***** Information given *****

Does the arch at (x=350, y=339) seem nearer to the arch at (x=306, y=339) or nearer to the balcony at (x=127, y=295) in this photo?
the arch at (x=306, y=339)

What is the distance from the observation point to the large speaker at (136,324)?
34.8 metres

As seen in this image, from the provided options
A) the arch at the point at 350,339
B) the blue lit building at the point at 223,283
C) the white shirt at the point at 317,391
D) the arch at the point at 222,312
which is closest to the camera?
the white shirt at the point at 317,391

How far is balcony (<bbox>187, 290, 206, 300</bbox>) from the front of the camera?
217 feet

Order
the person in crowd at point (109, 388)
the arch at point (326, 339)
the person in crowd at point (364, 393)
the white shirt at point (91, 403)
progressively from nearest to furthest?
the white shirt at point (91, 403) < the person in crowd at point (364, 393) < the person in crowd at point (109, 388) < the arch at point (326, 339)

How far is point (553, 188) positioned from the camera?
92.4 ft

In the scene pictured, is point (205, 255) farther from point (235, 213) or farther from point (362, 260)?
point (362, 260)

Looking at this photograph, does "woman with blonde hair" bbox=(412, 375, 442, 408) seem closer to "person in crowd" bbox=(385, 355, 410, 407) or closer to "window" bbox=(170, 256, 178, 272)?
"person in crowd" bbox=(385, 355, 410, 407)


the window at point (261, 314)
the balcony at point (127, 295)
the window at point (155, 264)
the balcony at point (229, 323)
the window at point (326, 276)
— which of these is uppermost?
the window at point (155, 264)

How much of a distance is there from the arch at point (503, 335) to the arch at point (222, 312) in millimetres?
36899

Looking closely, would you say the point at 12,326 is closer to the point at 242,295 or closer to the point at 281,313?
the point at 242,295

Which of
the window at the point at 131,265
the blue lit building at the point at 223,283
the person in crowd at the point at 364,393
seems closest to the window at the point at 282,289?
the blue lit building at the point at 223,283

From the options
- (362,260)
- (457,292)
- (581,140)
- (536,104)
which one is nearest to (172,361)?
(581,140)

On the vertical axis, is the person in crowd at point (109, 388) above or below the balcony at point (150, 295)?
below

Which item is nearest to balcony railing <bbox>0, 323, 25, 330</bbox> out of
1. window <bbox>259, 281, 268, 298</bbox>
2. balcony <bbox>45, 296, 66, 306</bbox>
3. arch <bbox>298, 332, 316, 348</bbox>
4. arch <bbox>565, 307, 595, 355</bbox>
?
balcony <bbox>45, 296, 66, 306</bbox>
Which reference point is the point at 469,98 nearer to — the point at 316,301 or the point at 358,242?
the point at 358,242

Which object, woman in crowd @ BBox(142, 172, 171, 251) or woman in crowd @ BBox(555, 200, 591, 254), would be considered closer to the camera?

*****

Prompt → Rewrite the records from the line containing "On the vertical" through the end of the records, swapping "woman in crowd" for "person in crowd" and changing nothing else.

Reply →
On the vertical axis, is the person in crowd at point (109, 388) above or below the balcony at point (150, 295)?
below

Which item is nearest to balcony railing <bbox>0, 323, 25, 330</bbox> out of
1. window <bbox>259, 281, 268, 298</bbox>
2. balcony <bbox>45, 296, 66, 306</bbox>
3. arch <bbox>298, 332, 316, 348</bbox>
4. arch <bbox>565, 307, 595, 355</bbox>
?
balcony <bbox>45, 296, 66, 306</bbox>
Which reference point is the point at 469,98 nearer to — the point at 316,301 or the point at 358,242?
the point at 358,242

Which object, person in crowd @ BBox(142, 172, 171, 251) or person in crowd @ BBox(555, 200, 591, 254), would be considered closer to the camera?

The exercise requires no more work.